Mistakes to Avoid When Starting a Career in Data Science
There are many reasons why a career in data science is attractive. For one, it’s an industry with high salaries, even when compared to other salaries in tech. It also provides plenty of opportunities to advance and to get into executive roles, if that’s your cup of tea. Most importantly, it is an exciting field that almost never devolves into “working in the mines.”
The shortage of data science talent is dramatic, but there are still a few mistakes you can make getting your foot in the door. These are the types of mistakes that can slow down your initial career progress, so we’re going to cover them in this article to help you make sure you’ll avoid them.
Underestimating Formal Education
One of the most noticeable effects of the chronic shortage of talent in tech is the practice of hiring people with little or no formal education, especially for junior roles. With some serious commitment, someone with no computer science education can learn the basics of one or two web development languages in six months and, more likely than not, they’ll be able to land an entry-level job.
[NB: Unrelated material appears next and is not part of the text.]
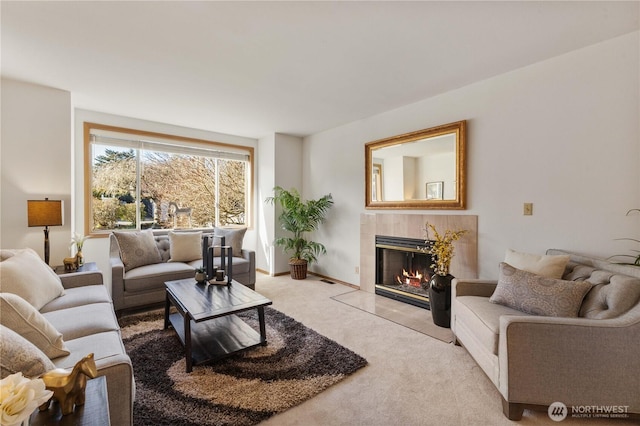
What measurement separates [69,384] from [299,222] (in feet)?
12.5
Things are different with data science. According to a Burning Glass report, more than 40% of data science job ads require a master’s degree or higher. The good news is that more and more colleges with data science programs offer online courses, making them more available.
In addition to these, Flatiron School, General Assembly, and BrainStation all offer online bootcamps focused on data science. (Keep in mind that some of these also require certain knowledge of statistics and applied mathematics.)
Of course, you can still choose to go self-taught. You might make it, but it will be more difficult.
Neglecting Practical Work
Formal education is more important in data science than in most other tech fields, but that still doesn’t mean you can neglect practical work. There are different things you might do to build your data science portfolio, even before your first actual job or gig.
Personal projects can be a great way not only to put your skills to use but also to show off your thinking and approach to data problems. The good news is that there is no shortage of free datasets out there. It’s really up to your imagination and interests as to how you can put them to good use.
GitHub, StackOverflow, and Kaggle are just some of the platforms where you can showcase your projects. Getting involved in discussions can also be a great way to show what you know.
This article from freeCodeCamp is a great guide that you can check to find more ideas to build your data science portfolio.
If you can afford it, you can also look for internships – paid would be perfect, but sometimes unpaid will have to do. Either way, internships will provide you with an opportunity to learn from people who have been in the industry longer than you and to really test yourself.
Lack of Focus
I don’t mean the go-getter, let’s-do-it kind of focus. I’m talking about the need to find your niche in the (let’s face it) complex field that is data science.
For one, not all data science jobs are the same. The skills you will need for the different jobs will vary, as will your career path. For example, are you gunning for a data analyst career? Perhaps you want to be a data engineer? Perhaps you’re looking for a career in machine learning?
The best thing to do is to research these (and many other) jobs in the field. Find your focus. The most in-demand skills will mostly stay the same (at least the core ones) but the emphasis may shift depending on the job you have in mind.
It’s almost as important to think long and hard about the different industries that hire data scientists.
For example, a data scientist in retail and a data scientist in healthcare will find themselves in quite different environments with different requirements. According to Sunichal Dev, a data scientist from Noodle, domain and industry knowledge can be just as important as technical skills. Once again, you might want to focus your efforts.